> [What the exercise asks] Once you find the line with "deuter Wash Center" in the entries below, print it and each line after it up to and including the line with "The man fell", exactly, without pictures.

> [Source records]
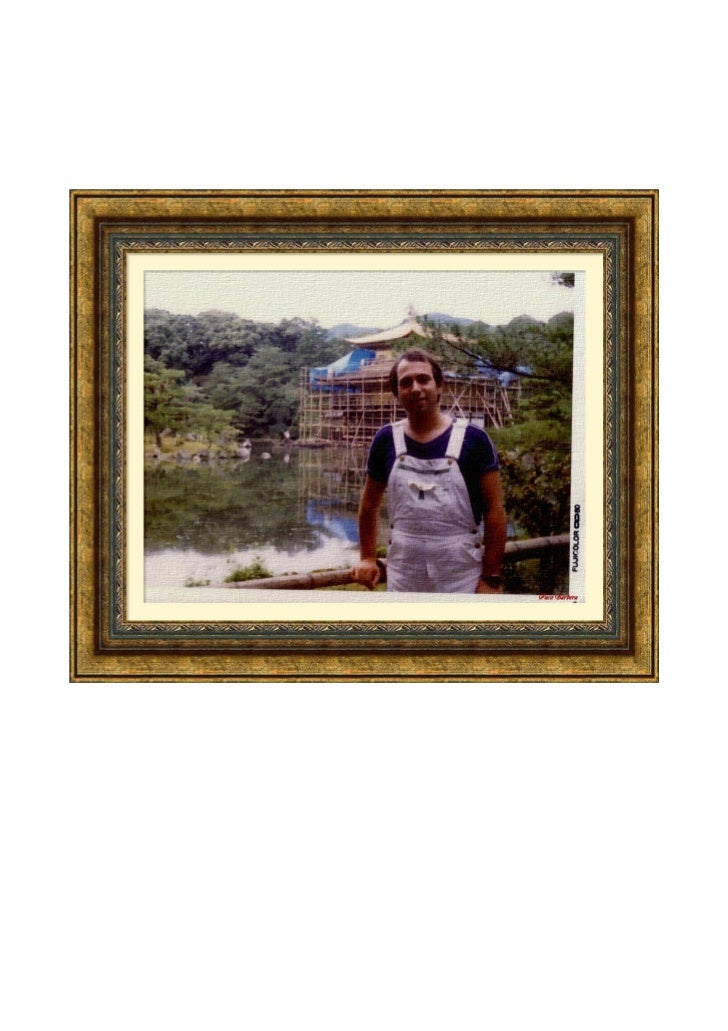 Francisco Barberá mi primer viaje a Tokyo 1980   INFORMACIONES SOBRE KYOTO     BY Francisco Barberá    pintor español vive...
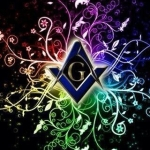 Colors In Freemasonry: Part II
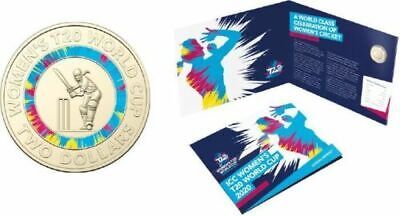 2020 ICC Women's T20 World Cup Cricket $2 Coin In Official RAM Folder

---

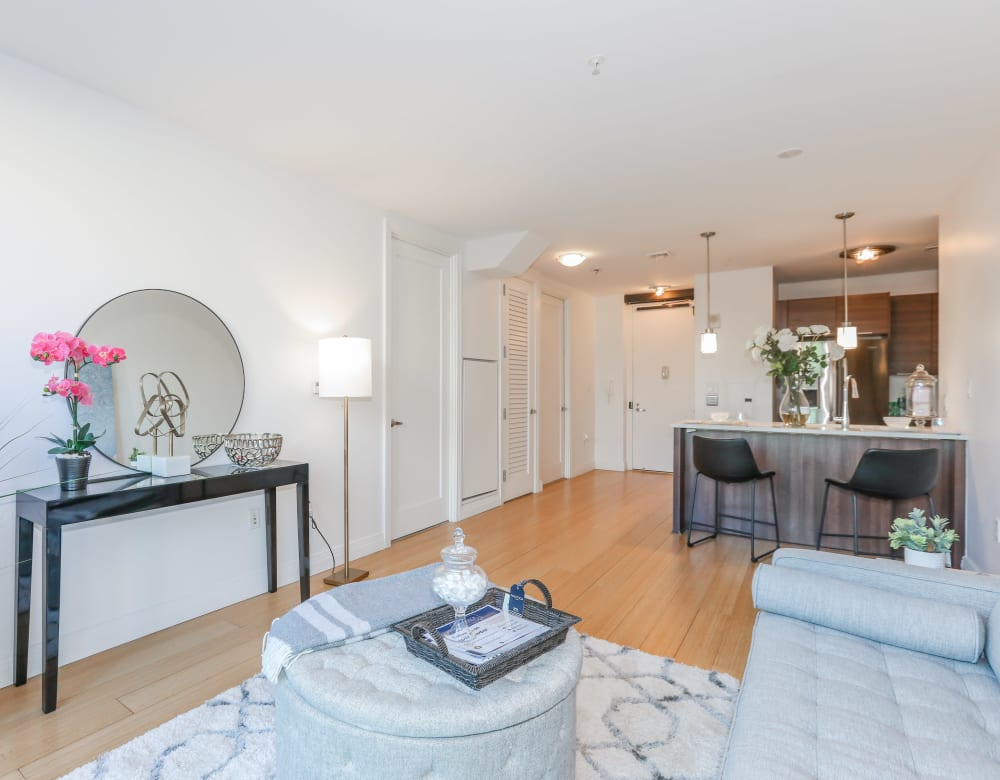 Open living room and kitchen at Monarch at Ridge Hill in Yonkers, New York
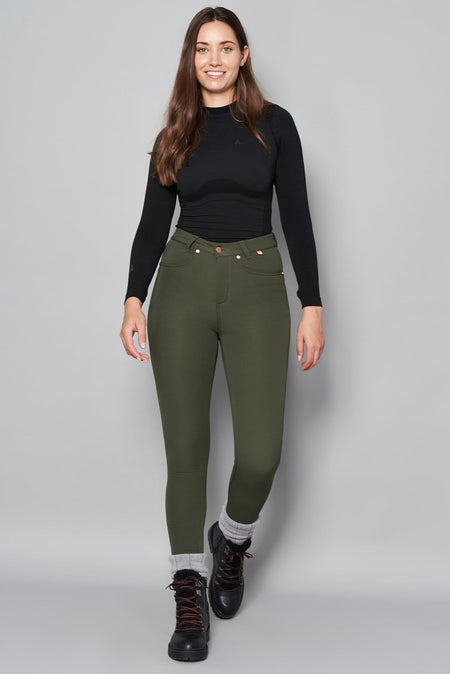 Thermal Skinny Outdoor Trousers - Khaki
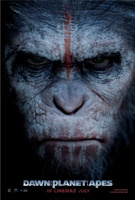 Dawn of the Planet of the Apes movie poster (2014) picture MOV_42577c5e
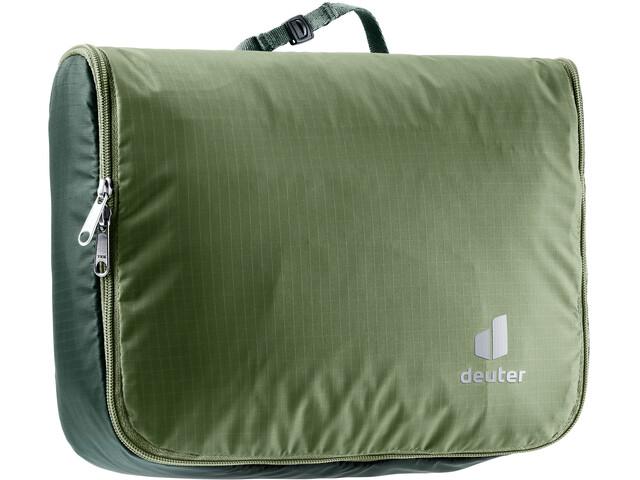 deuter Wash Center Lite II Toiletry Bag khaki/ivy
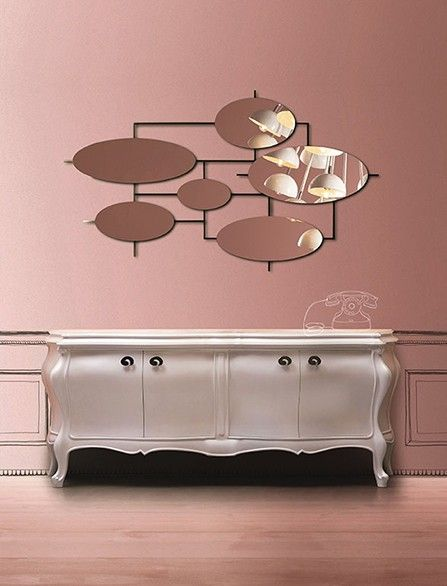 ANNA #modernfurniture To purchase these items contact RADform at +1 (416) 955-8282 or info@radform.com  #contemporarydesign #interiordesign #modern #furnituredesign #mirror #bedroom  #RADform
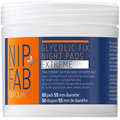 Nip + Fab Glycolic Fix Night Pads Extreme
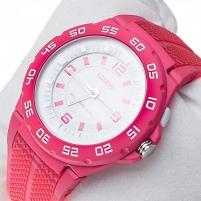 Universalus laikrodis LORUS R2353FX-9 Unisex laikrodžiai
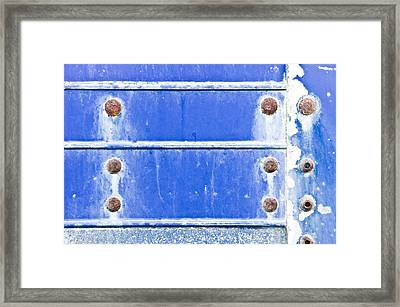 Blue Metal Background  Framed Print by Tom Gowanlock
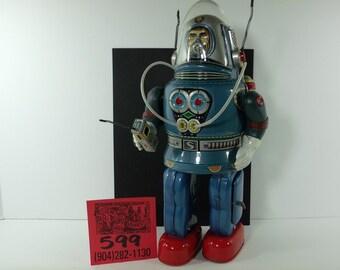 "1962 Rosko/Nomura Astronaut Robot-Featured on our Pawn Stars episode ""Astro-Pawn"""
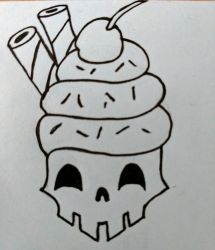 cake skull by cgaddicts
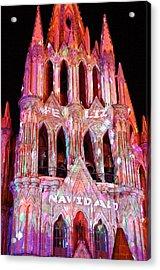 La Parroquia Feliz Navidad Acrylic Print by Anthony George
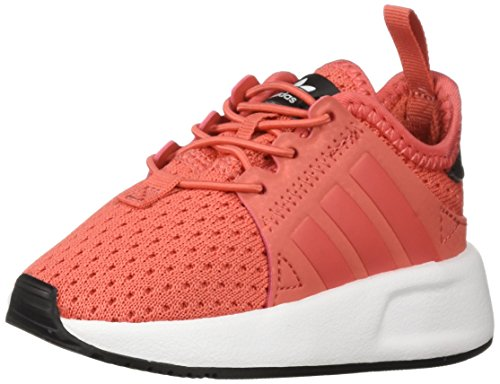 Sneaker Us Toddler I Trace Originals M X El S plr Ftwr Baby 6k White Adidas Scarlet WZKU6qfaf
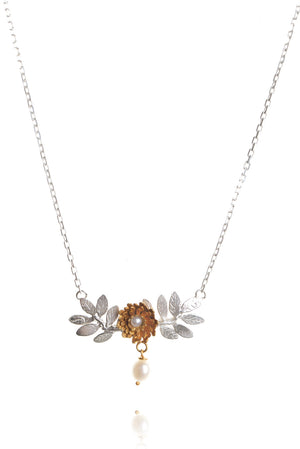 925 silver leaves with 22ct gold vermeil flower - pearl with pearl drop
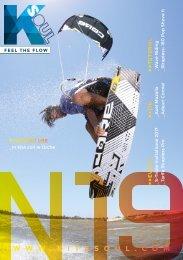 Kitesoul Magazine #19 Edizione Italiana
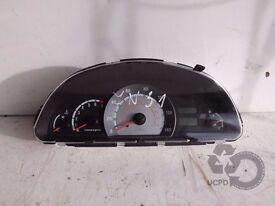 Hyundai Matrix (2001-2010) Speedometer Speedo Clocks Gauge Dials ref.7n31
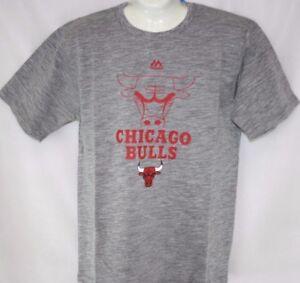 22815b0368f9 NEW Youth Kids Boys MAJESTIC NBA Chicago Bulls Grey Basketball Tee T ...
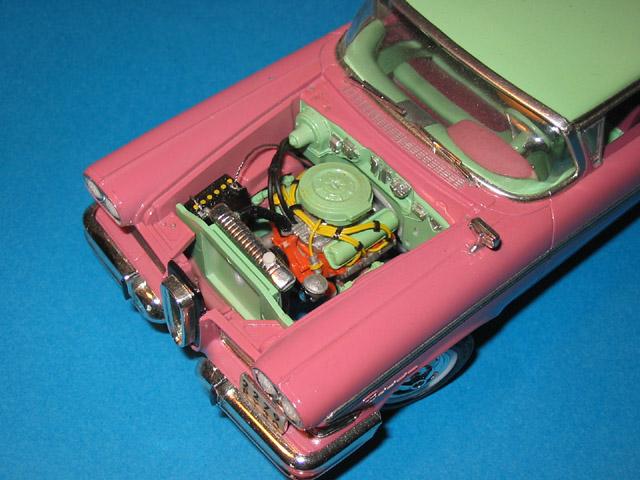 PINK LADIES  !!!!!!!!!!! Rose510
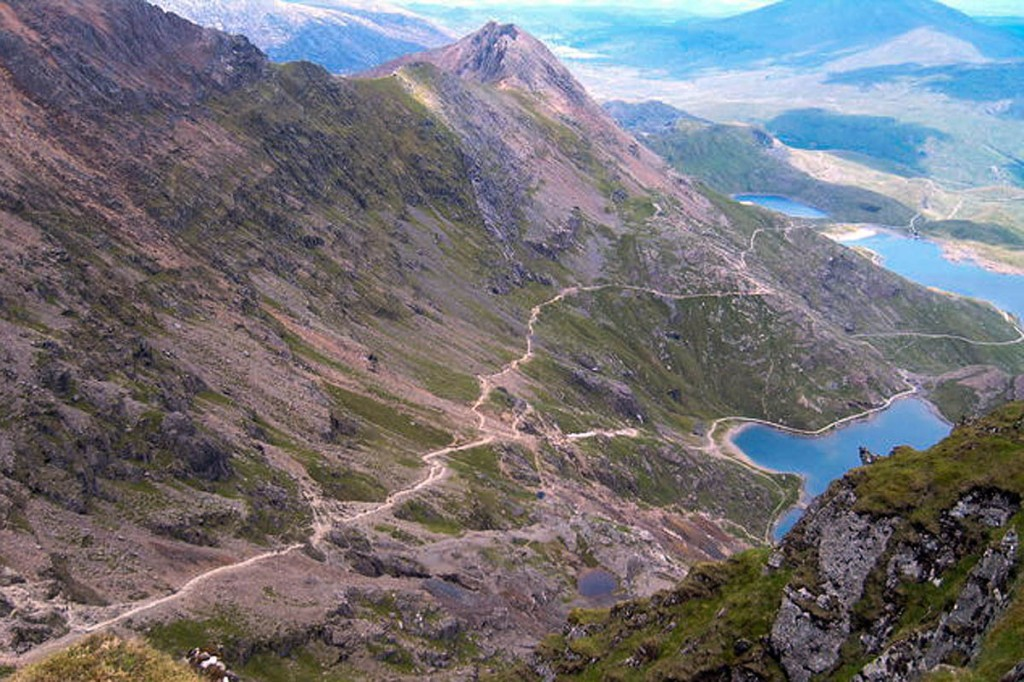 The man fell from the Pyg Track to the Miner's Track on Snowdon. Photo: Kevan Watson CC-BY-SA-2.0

--

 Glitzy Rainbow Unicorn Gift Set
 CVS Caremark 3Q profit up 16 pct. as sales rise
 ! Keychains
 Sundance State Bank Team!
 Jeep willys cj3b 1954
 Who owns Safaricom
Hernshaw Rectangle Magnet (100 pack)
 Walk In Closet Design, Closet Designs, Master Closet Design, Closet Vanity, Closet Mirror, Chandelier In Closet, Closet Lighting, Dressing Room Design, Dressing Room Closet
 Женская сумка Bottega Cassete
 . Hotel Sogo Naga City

> [Response for this exercise]
 deuter Wash Center Lite II Toiletry Bag khaki/ivy
 ANNA #modernfurniture To purchase these items contact RADform at +1 (416) 955-8282 or info@radform.com  #contemporarydesign #interiordesign #modern #furnituredesign #mirror #bedroom  #RADform
 Nip + Fab Glycolic Fix Night Pads Extreme
 Universalus laikrodis LORUS R2353FX-9 Unisex laikrodžiai
 Blue Metal Background  Framed Print by Tom Gowanlock
 "1962 Rosko/Nomura Astronaut Robot-Featured on our Pawn Stars episode ""Astro-Pawn"""
 cake skull by cgaddicts
 La Parroquia Feliz Navidad Acrylic Print by Anthony George
 Sneaker Us Toddler I Trace Originals M X El S plr Ftwr Baby 6k White Adidas Scarlet WZKU6qfaf
 925 silver leaves with 22ct gold vermeil flower - pearl with pearl drop
 Kitesoul Magazine #19 Edizione Italiana
 Hyundai Matrix (2001-2010) Speedometer Speedo Clocks Gauge Dials ref.7n31
 22815b0368f9 NEW Youth Kids Boys MAJESTIC NBA Chicago Bulls Grey Basketball Tee T ...
 PINK LADIES  !!!!!!!!!!! Rose510
 The man fell from the Pyg Track to the Miner's Track on Snowdon. Photo: Kevan Watson CC-BY-SA-2.0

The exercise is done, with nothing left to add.